* Liste des tâches *
**a.** Dans l'entretien avec Michael Cimino, pour quel producteur le cinéaste dit-il avoir réalisé le scénario d'Oliver Stone ?
**b.** Dans les lignes fournies, recopiez le passage qui va de celle contenant « What is the physical » jusqu'à celle contenant « 161 millimetres », bornes comprises. Remplacez-y « further » par « farther » sans rien changer d'autre.

Michael Cimino
[elle est un peu courte, malheureusement, cette interview, j'ai presque plus parlé que lui]
Objectif-Cinéma - Quelles sont les sources historiques de La Porte du Paradis ? Quelle est la part de réalité ?
Il y a deux ou trois événements authentiques dans le film, mais il y a une grosse part de fiction. Je suis étonné de voir son succès et le nombre de fans vingt-cinq ans après, vous savez. Moi-même, je ne l’ai pas revu depuis bien longtemps, je ne pensais pas qu’il survivrait ainsi.
Objectif-Cinéma - On a dit tout et n'importe quoi sur le « désastre Heaven's Gate ». On a parlé de faillite, on vous a dit ruiné, etc. Qu'avez-vous fait le lendemain de la sortie du film ?
Et bien contrairement à ce qu'on peut penser, je me suis remis immédiatement à travailler, tout simplement. Vous savez, le cinéma est un art laborieux qui se décompose en plusieurs moments - notamment les premiers, l'écriture, la préparation, la recherche de financements également... Tout cela peut être très long. J'ai finalement très vite travaillé sur L'Année du dragon, et le laps de temps entre les deux films n'est pas si long. Il y a eu quelques projets, abandonnés ou repoussés, puis ce scénario d'Oliver Stone que j'ai réalisé pour Dino de Laurentiis.
Objectif-Cinéma - Avant L'Année du dragon sort Le Pape de Greenwich Village, pour lequel le site Imbd vous crédite comme co-réalisateur aux côtés de Stuart Rosenberg. Qu'avez-vous fait exactement sur ce film ?
(La question semble gêner Michael Cimino, et plus encore sa productrice qui assiste à l'entretien) Hum... Rien. Vous savez, je connaissais Mickey Rourke depuis peu de temps, deux ou trois ans, je crois. Il avait joué dans La Porte du Paradis, où il est fabuleux, c'était son premier rôle. Comme beaucoup d'autres acteurs d'ailleurs. Christopher Walken aussi débutait sur ce film, après avoir beaucoup joué au théâtre. (La productrice le regarde étonnée) Euh... Non, il avait déjà joué dans mon précédent film, en effet, Voyage au bout de l'enfer (ndlr : pour lequel il a d'ailleurs eu l'oscar du second rôle).
Le Pape de Greenwich Village était l'un des premiers grands rôles de Mickey. Je crois qu'il était un peu inquiet, et il m'a téléphoné à un moment pour que je vienne le soutenir un jour ou deux sur le tournage, mais je n'ai touché à rien, je n'ai absolument pas travaillé sur ce film.
Objectif-Cinéma - Quels sont aujourd'hui vos rapports avec Mickey Rourke ? Comment l'avez-vous rencontré ?
Nous sommes encore en contact, aujourd'hui, nous sommes amis (ndlr : l'acteur et le cinéaste se ressemblent étrangement). Mickey était tout jeune sur La Porte du paradis, un peu inexpérimenté, mais déjà fabuleux. Je me souviens qu'il avait très peur de cette scène où il doit mourir, et il refusait de la tourner, retardait le plus possible le moment où il devait tomber, le corps criblé de balles. C'était très drôle.

* Données de raisonnement spatial *
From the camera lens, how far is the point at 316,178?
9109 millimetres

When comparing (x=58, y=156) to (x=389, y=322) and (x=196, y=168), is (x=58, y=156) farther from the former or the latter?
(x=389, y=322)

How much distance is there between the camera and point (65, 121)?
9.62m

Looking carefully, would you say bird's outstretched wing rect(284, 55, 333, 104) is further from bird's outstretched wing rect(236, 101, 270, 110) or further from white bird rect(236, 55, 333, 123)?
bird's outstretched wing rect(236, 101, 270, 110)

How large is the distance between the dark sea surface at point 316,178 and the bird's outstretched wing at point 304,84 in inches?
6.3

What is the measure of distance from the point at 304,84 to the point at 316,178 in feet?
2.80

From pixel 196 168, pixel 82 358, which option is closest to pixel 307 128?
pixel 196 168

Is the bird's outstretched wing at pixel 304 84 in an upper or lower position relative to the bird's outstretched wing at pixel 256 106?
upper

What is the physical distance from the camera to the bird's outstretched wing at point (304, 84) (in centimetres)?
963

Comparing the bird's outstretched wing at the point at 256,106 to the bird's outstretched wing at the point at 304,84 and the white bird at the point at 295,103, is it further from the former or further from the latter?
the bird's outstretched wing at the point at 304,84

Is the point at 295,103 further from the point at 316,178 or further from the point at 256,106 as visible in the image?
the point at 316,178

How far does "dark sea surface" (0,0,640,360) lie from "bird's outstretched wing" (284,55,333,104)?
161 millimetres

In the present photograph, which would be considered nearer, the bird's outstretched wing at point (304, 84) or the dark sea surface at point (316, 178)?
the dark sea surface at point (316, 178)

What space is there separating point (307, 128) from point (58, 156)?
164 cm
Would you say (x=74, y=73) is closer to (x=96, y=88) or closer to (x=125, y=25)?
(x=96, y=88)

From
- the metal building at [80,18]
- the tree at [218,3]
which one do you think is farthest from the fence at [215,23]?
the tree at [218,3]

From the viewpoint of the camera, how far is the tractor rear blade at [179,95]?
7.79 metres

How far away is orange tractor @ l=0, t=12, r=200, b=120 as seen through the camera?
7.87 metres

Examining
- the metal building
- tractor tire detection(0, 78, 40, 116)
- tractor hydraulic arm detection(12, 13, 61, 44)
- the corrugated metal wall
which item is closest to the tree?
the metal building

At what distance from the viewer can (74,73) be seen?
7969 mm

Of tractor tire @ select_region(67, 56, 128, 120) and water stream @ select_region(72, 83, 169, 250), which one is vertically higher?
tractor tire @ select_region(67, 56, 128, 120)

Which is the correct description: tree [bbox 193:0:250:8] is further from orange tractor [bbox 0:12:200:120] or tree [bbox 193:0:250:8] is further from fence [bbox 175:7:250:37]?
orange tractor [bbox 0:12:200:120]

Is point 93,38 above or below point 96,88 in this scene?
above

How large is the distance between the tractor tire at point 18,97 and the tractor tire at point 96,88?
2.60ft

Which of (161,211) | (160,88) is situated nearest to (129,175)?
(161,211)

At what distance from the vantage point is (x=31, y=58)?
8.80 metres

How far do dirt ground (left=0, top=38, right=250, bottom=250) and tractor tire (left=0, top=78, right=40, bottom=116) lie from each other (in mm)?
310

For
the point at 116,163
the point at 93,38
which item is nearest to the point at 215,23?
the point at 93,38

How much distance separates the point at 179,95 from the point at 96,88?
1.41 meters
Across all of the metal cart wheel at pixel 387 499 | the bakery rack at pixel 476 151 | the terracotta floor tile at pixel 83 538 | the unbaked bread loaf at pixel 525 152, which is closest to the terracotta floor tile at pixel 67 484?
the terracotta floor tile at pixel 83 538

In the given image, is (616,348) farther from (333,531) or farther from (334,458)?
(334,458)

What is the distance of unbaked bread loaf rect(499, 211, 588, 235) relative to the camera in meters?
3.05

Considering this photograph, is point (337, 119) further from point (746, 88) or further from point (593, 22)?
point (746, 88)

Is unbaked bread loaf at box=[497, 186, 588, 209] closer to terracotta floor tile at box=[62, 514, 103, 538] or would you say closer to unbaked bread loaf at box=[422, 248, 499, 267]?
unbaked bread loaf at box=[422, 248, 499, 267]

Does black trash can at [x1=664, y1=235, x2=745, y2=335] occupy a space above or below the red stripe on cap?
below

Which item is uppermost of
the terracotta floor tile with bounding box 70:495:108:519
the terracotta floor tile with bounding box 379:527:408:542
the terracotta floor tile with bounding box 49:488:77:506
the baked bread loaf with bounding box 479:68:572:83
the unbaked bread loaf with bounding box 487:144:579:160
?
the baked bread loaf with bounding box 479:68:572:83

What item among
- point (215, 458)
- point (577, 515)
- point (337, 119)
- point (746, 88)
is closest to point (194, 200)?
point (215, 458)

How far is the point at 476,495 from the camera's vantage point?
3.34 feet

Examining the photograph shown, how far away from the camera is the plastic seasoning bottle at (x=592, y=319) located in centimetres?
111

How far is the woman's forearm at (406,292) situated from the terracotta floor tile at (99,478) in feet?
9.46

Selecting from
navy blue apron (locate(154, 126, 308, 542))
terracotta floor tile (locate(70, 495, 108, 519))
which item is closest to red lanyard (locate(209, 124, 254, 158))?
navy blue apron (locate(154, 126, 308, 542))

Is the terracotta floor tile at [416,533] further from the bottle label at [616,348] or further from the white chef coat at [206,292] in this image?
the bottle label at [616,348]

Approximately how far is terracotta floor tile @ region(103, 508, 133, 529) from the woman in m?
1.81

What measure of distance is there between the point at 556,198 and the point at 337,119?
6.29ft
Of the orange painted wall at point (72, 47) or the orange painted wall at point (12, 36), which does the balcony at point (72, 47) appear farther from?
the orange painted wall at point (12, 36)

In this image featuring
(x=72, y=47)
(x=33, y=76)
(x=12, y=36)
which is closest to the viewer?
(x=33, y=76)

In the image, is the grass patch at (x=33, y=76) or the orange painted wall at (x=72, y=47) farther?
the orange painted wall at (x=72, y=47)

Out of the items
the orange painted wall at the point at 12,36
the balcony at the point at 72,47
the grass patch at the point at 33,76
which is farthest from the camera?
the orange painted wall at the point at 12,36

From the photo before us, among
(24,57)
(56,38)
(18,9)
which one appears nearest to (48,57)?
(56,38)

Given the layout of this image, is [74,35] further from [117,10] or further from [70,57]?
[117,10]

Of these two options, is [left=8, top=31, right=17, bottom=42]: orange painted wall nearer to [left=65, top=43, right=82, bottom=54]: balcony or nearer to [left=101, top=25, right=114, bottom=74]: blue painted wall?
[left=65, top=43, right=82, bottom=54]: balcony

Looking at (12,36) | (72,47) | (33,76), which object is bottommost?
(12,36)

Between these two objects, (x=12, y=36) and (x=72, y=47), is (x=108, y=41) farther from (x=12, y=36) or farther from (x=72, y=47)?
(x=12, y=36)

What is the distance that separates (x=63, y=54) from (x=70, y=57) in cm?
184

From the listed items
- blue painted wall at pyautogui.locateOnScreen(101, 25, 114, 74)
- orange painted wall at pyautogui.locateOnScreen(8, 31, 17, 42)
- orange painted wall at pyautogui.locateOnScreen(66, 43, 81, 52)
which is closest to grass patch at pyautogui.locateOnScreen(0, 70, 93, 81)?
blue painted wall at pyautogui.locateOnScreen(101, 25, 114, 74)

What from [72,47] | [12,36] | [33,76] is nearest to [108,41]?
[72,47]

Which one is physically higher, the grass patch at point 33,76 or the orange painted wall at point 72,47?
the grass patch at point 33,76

* Réponses par tâche *
**a.** Dino de Laurentiis.

**b.**
What is the physical distance from the camera to the bird's outstretched wing at point (304, 84) (in centimetres)?
963

Comparing the bird's outstretched wing at the point at 256,106 to the bird's outstretched wing at the point at 304,84 and the white bird at the point at 295,103, is it farther from the former or farther from the latter?
the bird's outstretched wing at the point at 304,84

Is the point at 295,103 farther from the point at 316,178 or farther from the point at 256,106 as visible in the image?
the point at 316,178

How far does "dark sea surface" (0,0,640,360) lie from "bird's outstretched wing" (284,55,333,104)?
161 millimetres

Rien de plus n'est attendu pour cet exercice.